=== Passage à examiner ===
Selon l'article L. 1233-16 alinéa 1 du même code, la lettre de licenciement comporte l'énoncé des motifs économiques invoqués par l'employeur.

Il résulte des dispositions qui précèdent qu'il appartient à l'employeur de démontrer, dans le périmètre pertinent, la réalité et le sérieux du motif économique invoqué. Ainsi, lorsque l'entreprise fait partie d'un groupe, la cause économique d'un licenciement s'apprécie au niveau du secteur d'activité commun à cette entreprise et aux entreprises du groupe auquel elle appartient, établies sur le territoire national. C'est à l'employeur de justifier de la consistance de ce groupe et de celle du secteur d'activité concerné et de l'existence de difficultés économiques à ce niveau.

La durée d'une baisse significative des commandes ou du chiffre d'affaires, telle que définie par l'article L 1233-3 1°, a) à d) précité, de nature à caractériser des difficultés économiques, s'apprécie en comparant le niveau des commandes du chiffre d'affaires au cours de la période contemporaine de la notification de la rupture du contrat de travail par rapport à celui de l'année précédente à la même période (Cass. Soc 1er juin 2022, n° 20-19.957).

La cessation d'activité totale et définitive de l'entreprise justifie les licenciements prononcés dès lors qu'elle n'est pas due à la faute ou à la légèreté blâmable de l'employeur. Mais, une cessation d'activité partielle ou temporaire de l'activité ne constitue pas, à elle seule, un motif légitime de licenciement qui doit alors reposer sur des difficultés économiques, des mutations technologiques ou la nécessité de sauvegarder la compétitivité de l'entreprise.

Par ailleurs, selon l'article L. 1233-16 alinéa 1 du même code, la lettre de licenciement, qui fixe les limites du litige, doit comporter l'énoncé précis et matériellement vérifiables des motifs économiques retenus par l'employeur. A défaut, le licenciement est dépourvu de cause réelle et sérieuse. Il en résulte que la lettre de licenciement doit comporter non seulement l'énonciation des difficultés économiques, mutations technologiques ou de la réorganisation de l'entreprise, mais également l'énonciation des incidences sur l'emploi ou le contrat de travail du salarié licencié.

Tel est le cas de la lettre précitée dont les termes ont été repris supra laquelle invoque la nécessité de la modification de l'offre commerciale, du style et des réseaux de distribution du Pôle Luxe New Man, l'arrêt de cette activité et la suppression des postes affectés à l'exploitation de cette activité.

Trois motifs économiques sont donc invoqués : la cessation partielle d'activité, la réorganisation de l'entreprise nécessaire à la sauvegarde de sa compétitivité et l'existence de difficultés économiques.

Dans ses écritures, la société Sun City invoque une diminution de son chiffre d'affaires et du résultat net en 2017 par rapport à l'exercice précédent. Elle ajoute que ces difficultés économiques ont perduré au cours de l'exercice 2018 pour lequel il a également été constaté des pertes d'exploitation, ainsi qu'au cours de l'année 2019 qui s'est soldée par un déficit.
=== Données affichées ===
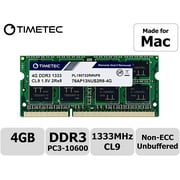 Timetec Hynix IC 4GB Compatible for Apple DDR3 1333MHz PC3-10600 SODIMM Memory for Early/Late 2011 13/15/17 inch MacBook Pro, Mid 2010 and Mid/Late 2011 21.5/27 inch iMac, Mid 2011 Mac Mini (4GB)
===
=== Données affichées ===
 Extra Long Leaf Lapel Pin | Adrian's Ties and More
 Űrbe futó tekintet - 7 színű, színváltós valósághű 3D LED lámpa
===
◆ Consigne de travail ◆
Reprenez le passage sur le licenciement économique après sa dernière phrase et rédigez-en la suite.

◆ Production attendue ◆
Elle justifie ainsi par la production de ces résultats comptables d'une diminution constante de son chiffre d'affaires de l'exercice 2016 à l'exercice 2019 : le chiffre d'affaires net est ainsi passé de 91 626 682,87 euros au 31 décembre 2016 à 76 688 126,12 euros au 31 décembre 2017, à 73 401 066,58 euros au 31 décembre 2018 puis à 62 702 076 euros au 31 décembre 2019. À cette diminution de chiffre d'affaires s'ajoute une diminution des résultats lesquels étaient positifs au 31 décembre 2016 à hauteur de + 851 269 euros, puis négatifs en 2017 à hauteur de -1 162 494 euros, en 2018 à hauteur de -2 264 658 euros et en 2019 à hauteur de -1 482 537 euros. Les comptes consolidés du groupe font également apparaître une perte de résultats entre 2016 et 2018 (+ 1 718 300 euros en 2016, - 779 600 euros en 2017 et - 1 571 600 euros en 2018).

Dans ces conditions, il apparaît que les conditions posées à l'article L. 1233-3 du code du travail précité sont parfaitement remplies, que ce soit concernant les difficultés économiques et notamment la baisse significative du chiffre d'affaires et/ou les pertes d'exploitation qui sont avérées, étant précisé que Mme [T] [F] ne démontre pas que ces difficultés résulteraient d'une légèreté blâmable de l'employeur. Le choix de la société Sun City de se réorganiser en interne pour préserver sa compétitivité est donc justifié.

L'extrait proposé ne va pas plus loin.